Monday, September 14, 2009

HDFS block replica placement in your hands now!

Most Hadoop administrators set the default replication factor for their files to be three. The main assumption here is that if you keep three copies of the data, your data is safe. I have observed this to be true in the big clusters that we manage and operate. In actuality, administrators are managing two failure aspects: data corruption and data availability.

If all the datanodes on which the replicas of a block exist catch fire at the same time, then that data is lost and cannot be recovered. Or if an administrative error causes all the existing replicas of a block to be deleted, then it is a catastrophic failure. This is data corruption. On the other hand, if a rack switch goes down for sometime, the datanodes on that rack are in-accessible during that time. When that faulty rack switch is fixed, the data on the rack rejoins the HDFS cluster and life goes on as usual. This is a data avilability issue; in this case data was not corrupted or lost, it was just unavailable for some time. HDFS keeps three copies of a block on three different datanodes to protect against true data corruption. HDFS also tries to distribute these three replicas on more than one rack to protect against data availability issues. The fact that HDFS actively monitors any failed datanode(s) and upon failure detection immediately schedules re-replication of blocks (if needed) implies that three copies of data on three different nodes is sufficient to avoid corrupted files.

HDFS uses a simple but highly effective policy to allocate replicas for a block. If a process that is running on any of the HDFS cluster nodes open a file for writing a block, then one replica of that block is allocated on the same machine on which the client is running. The second replica is allocated on a randomly chosen rack that is different from the rack on which the first replica was allocated. The third replica is allocated on a randomly chosen machine on the same remote rack that was chosen in the earlier step. This means that a block is present on two unique racks. One point to note is that there is no relationship between replicas of different blocks of the same file as far as their location is concerned.

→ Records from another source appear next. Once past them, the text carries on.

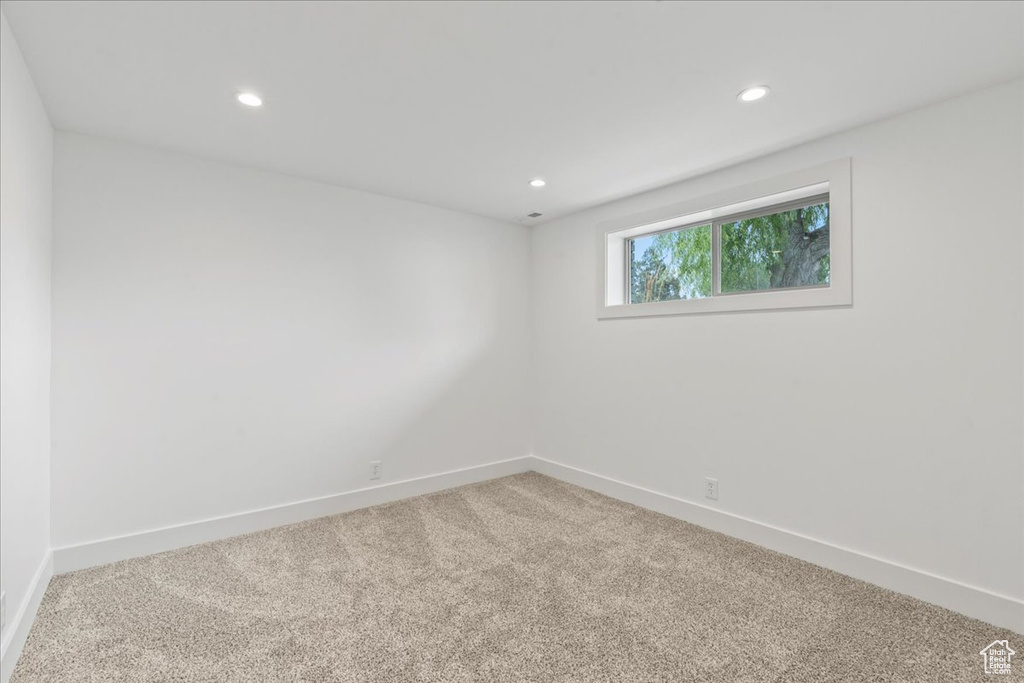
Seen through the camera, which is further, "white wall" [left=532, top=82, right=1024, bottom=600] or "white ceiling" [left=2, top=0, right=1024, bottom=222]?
"white wall" [left=532, top=82, right=1024, bottom=600]

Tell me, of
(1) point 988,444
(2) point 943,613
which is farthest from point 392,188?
(2) point 943,613

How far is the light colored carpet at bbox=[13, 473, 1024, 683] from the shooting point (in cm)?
176

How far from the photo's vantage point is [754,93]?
211cm

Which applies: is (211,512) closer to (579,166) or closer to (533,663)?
(533,663)

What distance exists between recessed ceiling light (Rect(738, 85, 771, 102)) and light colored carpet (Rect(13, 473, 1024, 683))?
227cm

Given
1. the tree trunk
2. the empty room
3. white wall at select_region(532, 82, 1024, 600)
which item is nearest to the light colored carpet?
the empty room

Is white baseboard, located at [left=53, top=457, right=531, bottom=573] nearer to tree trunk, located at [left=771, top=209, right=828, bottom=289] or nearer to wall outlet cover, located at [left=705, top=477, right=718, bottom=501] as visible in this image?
wall outlet cover, located at [left=705, top=477, right=718, bottom=501]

Each block is allocated independently.

The above algorithm is great for availability and scalability. However, there are scenarios where co-locating many block of the same file on the same set of datanode(s) or rack(s) is beneficial for performance reasons. For example, if many blocks of the same file are present on the same datanode(s), a single mapper instance could process all these blocks using the CombineFileInputFormat. Similarly, if a dataset contains many small files that are co-located on the same datanode(s) or rack(s), one can use CombineFileInputFormat to process all these file together by using fewer mapper instances via CombineFileInputFormat. If an application always uses one dataset with another dataset (think Hive or Pig join), then co-locating these two datasets on the same set of datanodes is beneficial.

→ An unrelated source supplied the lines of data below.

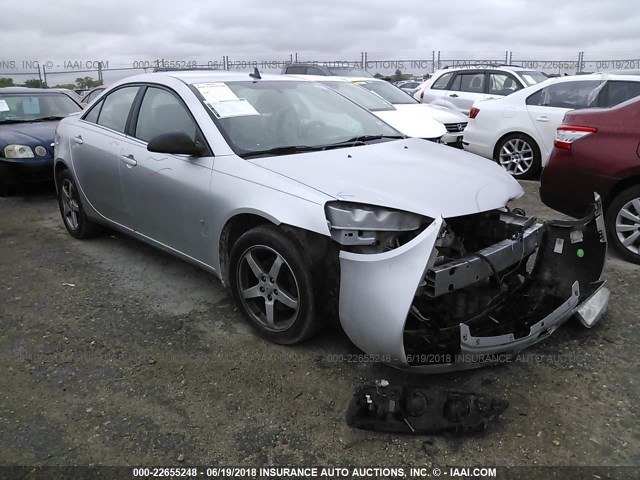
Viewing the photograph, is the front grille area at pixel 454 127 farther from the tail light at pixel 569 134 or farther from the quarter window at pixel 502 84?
the tail light at pixel 569 134

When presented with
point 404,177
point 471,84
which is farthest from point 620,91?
point 404,177

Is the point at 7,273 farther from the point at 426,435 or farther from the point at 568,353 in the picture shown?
the point at 568,353

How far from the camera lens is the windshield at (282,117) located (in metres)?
3.59

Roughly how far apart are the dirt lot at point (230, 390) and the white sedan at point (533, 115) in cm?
383

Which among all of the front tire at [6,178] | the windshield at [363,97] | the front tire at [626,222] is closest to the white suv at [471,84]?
the windshield at [363,97]

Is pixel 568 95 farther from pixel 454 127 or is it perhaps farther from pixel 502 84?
pixel 502 84

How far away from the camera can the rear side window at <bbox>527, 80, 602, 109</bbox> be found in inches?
287

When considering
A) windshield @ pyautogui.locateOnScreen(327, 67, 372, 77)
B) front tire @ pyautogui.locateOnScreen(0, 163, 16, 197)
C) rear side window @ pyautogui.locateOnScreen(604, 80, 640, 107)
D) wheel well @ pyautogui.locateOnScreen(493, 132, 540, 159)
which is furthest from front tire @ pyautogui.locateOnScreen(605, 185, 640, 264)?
windshield @ pyautogui.locateOnScreen(327, 67, 372, 77)

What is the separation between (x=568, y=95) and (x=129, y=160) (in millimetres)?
6143

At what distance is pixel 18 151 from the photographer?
7.10 meters

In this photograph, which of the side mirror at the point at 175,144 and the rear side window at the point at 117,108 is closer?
the side mirror at the point at 175,144

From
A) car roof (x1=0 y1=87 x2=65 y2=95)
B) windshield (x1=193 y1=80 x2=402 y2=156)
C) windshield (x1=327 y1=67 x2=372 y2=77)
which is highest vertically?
windshield (x1=327 y1=67 x2=372 y2=77)

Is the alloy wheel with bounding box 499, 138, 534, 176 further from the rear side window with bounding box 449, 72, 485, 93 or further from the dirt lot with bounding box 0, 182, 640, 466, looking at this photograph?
the dirt lot with bounding box 0, 182, 640, 466

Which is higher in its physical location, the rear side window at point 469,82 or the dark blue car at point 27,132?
the rear side window at point 469,82
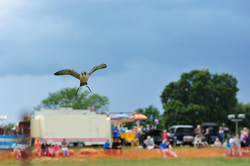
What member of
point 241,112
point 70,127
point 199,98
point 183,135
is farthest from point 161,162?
point 241,112

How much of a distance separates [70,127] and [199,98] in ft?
144

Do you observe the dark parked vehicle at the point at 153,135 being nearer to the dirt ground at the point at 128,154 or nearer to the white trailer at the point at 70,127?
the white trailer at the point at 70,127

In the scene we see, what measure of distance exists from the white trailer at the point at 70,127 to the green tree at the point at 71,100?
4967 centimetres

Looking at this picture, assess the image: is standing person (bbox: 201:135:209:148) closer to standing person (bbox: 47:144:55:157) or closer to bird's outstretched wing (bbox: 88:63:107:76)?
standing person (bbox: 47:144:55:157)

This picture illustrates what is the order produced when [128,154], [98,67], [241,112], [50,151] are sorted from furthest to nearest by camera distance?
[241,112], [128,154], [50,151], [98,67]

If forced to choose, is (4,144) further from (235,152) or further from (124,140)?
(235,152)

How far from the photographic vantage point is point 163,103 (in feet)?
250

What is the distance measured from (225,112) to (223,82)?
20.1 ft

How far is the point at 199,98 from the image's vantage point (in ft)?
233

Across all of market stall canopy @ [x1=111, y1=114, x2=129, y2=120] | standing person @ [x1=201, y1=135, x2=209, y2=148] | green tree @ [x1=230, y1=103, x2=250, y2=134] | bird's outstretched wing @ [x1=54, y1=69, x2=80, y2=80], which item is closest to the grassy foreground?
standing person @ [x1=201, y1=135, x2=209, y2=148]

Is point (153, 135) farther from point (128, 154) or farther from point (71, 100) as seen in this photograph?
point (71, 100)

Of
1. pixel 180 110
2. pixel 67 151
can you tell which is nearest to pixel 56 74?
pixel 67 151

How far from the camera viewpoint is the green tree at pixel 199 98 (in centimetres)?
6793

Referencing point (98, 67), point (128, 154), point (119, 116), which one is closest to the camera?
point (98, 67)
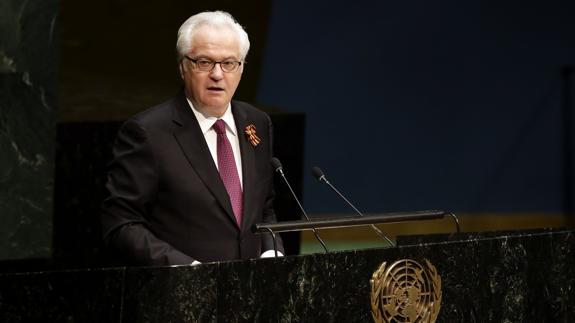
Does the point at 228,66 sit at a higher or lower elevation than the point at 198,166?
higher

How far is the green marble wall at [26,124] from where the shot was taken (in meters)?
3.32

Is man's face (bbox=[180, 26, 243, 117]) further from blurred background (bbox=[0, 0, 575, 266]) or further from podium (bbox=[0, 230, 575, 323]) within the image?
blurred background (bbox=[0, 0, 575, 266])

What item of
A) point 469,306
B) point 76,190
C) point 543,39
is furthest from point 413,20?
point 469,306

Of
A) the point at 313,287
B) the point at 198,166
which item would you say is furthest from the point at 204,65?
the point at 313,287

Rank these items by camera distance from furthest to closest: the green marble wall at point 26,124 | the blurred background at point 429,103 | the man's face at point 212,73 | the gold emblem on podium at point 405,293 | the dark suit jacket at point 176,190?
the blurred background at point 429,103 < the green marble wall at point 26,124 < the man's face at point 212,73 < the dark suit jacket at point 176,190 < the gold emblem on podium at point 405,293

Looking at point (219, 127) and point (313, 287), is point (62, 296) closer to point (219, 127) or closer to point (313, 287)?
point (313, 287)

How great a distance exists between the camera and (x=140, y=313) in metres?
1.84

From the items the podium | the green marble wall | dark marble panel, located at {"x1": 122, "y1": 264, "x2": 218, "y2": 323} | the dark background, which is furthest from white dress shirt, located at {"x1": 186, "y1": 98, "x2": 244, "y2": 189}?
the dark background

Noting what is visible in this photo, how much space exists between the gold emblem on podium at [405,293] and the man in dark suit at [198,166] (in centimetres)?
40

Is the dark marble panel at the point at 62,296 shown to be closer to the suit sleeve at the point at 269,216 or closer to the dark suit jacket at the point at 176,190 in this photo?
the dark suit jacket at the point at 176,190

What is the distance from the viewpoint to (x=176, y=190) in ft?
7.71

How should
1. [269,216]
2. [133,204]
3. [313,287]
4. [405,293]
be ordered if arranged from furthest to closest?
[269,216]
[133,204]
[405,293]
[313,287]

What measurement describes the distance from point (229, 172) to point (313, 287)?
497 millimetres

Another reason when one might want to allocate replicas using a different policy is to ensure that replicas and their parity blocks truly reside in different failure domains. The erasure code work in HDFS could effectively bring down the physical replication factor of a file to about 1.5 (while keeping the logical replication factor at 3) if it can place replicas of all blocks in a stripe more intelligently.

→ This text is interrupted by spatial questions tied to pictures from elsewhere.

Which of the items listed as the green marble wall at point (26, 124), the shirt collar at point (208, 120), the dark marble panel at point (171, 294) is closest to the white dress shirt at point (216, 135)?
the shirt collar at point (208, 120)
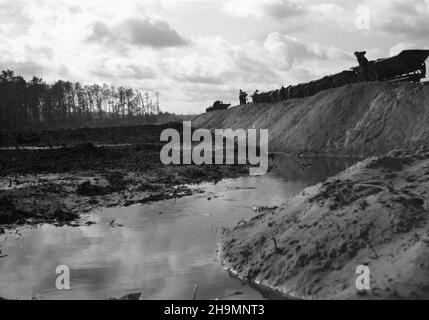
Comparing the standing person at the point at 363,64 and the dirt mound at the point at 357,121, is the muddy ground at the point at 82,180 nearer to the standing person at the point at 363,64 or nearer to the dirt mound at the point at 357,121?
the dirt mound at the point at 357,121

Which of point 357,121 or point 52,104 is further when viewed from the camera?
point 52,104

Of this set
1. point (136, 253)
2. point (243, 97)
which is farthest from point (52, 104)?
point (136, 253)

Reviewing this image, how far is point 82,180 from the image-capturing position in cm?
2200

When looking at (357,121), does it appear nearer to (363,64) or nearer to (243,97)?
(363,64)

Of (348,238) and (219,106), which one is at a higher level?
(219,106)

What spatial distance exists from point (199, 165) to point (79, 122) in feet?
280

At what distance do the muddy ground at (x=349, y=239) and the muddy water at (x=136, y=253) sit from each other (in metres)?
0.63

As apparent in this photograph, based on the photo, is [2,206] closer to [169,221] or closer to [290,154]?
[169,221]

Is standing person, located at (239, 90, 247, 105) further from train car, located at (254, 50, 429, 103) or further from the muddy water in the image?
the muddy water

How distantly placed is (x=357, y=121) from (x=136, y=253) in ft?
82.7

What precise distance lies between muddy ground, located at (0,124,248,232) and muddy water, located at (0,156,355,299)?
1.23 m

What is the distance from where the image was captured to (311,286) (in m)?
7.51

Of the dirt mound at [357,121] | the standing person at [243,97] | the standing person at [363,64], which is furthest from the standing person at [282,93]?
the standing person at [363,64]
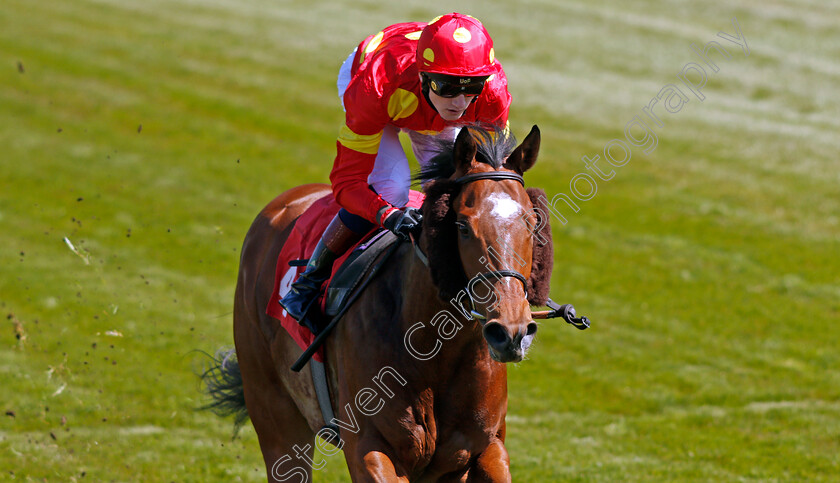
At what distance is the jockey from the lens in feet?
12.9

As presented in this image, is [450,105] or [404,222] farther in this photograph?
[450,105]

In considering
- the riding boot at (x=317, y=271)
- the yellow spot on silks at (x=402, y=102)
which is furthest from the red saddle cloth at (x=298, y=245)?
the yellow spot on silks at (x=402, y=102)

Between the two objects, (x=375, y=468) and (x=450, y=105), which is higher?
(x=450, y=105)

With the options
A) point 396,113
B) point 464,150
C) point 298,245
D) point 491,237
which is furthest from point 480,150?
point 298,245

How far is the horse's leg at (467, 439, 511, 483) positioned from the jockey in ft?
3.43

Yet another reason, however exotic, is to allow HDFS to place replicas based on the HeatMap of your cluster. If one of of the node in the cluster is at a higher temperature than that of another, then it might be better to prefer the cooler node while allocating a new replica. If you want to experiment with HDFS across two data centers, you might want to try out new policies for replica placement.

Well, now you can finally get your hands wet! HDFS-385 is part of the Hadoop trunk and will be part of the next major HDFS 0.21 release. This feature provides a way for the adventurous developer to write Java code that specifies how HDFS should allocate replicas of blocks of a file. The API is experimental in nature, and could change in the near future if we discover any in-efficiencies in it. Please let the Hadoop community know if you need any changes in this API or if you come across novel uses of this API.

24 comments:

  1. Correct me if I am wrong. Using this HDFS-385 patch we can make HDFS to store all blocks of a file on a same node (physically)?

    ReplyDelete
  2. Hi Jenium, your reasoning is correct. You can now supply your ownblock placement policies to HDFS.

    ReplyDelete
  3. Dhruba,thanks for the answer. May be it is not the best place to ask but what happened to HDFS snapshot capability feature? Is anybody working on it right now? If not then why? Incremental snapshot based backup is the only one from many other use cases. Actually, we have at least two of them at our company.

    -Vladimir

    ReplyDelete
  4. Nobody is working on HDFS snapshots (as far as I know). Here is a v v preliminary design document that I had written

    http://issues.apache.org/jira/browse/HDFS-233

    ReplyDelete
  5. here is an example of ho we wrote our own block placement policy:
    https://github.com/facebook/hadoop-20-append/blob/master/src/hdfs/org/apache/hadoop/hdfs/server/namenode/BlockPlacementPolicyConfigurable.java

    ReplyDelete
    Replies
    1. Hello Sir,
      I am implementing my own replicating policy for hadoop which is work for my desertion,plz guide me and link that u have mentioned is not working "404 page not found" error.

      Delete
  6. Thanks a lot for your kind help...But I have still a difficulty on working with hadoop under eclipse..Please suggest me simple ways if you have..I think your help is very useful for me...Thanks you in advance..

    ReplyDelete
  7. Hey Dhruba,
    It seems the link to Configurable Block Placement Policy example is broken.
    Could you please re-post it?

    Thank you.

    ReplyDelete
  8. https://github.com/facebook/hadoop-20/blob/master/src/hdfs/org/apache/hadoop/hdfs/server/namenode/BlockPlacementPolicyConfigurable.java

    ReplyDelete
  9. Thank you, Dhruba.

    ReplyDelete
  10. on read the replicas are selected according to the distance with the client ,
    how hdfs calculate the distance

    ReplyDelete
  11. The distance is calculated via the network topology script, more details here: http://developer.yahoo.com/hadoop/tutorial/module2.html#rack

    ReplyDelete
  12. Dhruba,
    Can you modify your git hub file movement code to move ,
    a from <192.168.1.1> to <192.168.1.2>

    Thanks and Regards
    Ram

    ReplyDelete
  13. Ram: I am not sure I understand your request.

    ReplyDelete
    Replies
    1. thanks for fast response ,a portion is missed in the question posting it again
      Ram

      Delete
  14. Dhruba,
    Can you modify your git hub file movement code to move ,
    a < block >from <192.168.1.1> to <192.168.1.2>

    Thanks and Regards
    Ram
    Reply

    ReplyDelete
  15. Hi
    I have a small hadoop experimental setup with 1 Namenode and 3 Datanodes(say slave1, slave2, slave3) and replication factor of two
    I did a CopyFromLocal command to store a small file into hadoop
    When I tried hadoop fsck -files -blocks -racks , I found it is stored in slave1 and slave3
    then when I tried CopyToLocal from slave1 and slave3 (where the data is stored) It takes more time than from slave2( where data is not present)
    I checked "duration" in datanode log file as well as

    And one more thing for the first CopyToLocal it takes more time (27341012) than corresponding CopyToLocal(562176)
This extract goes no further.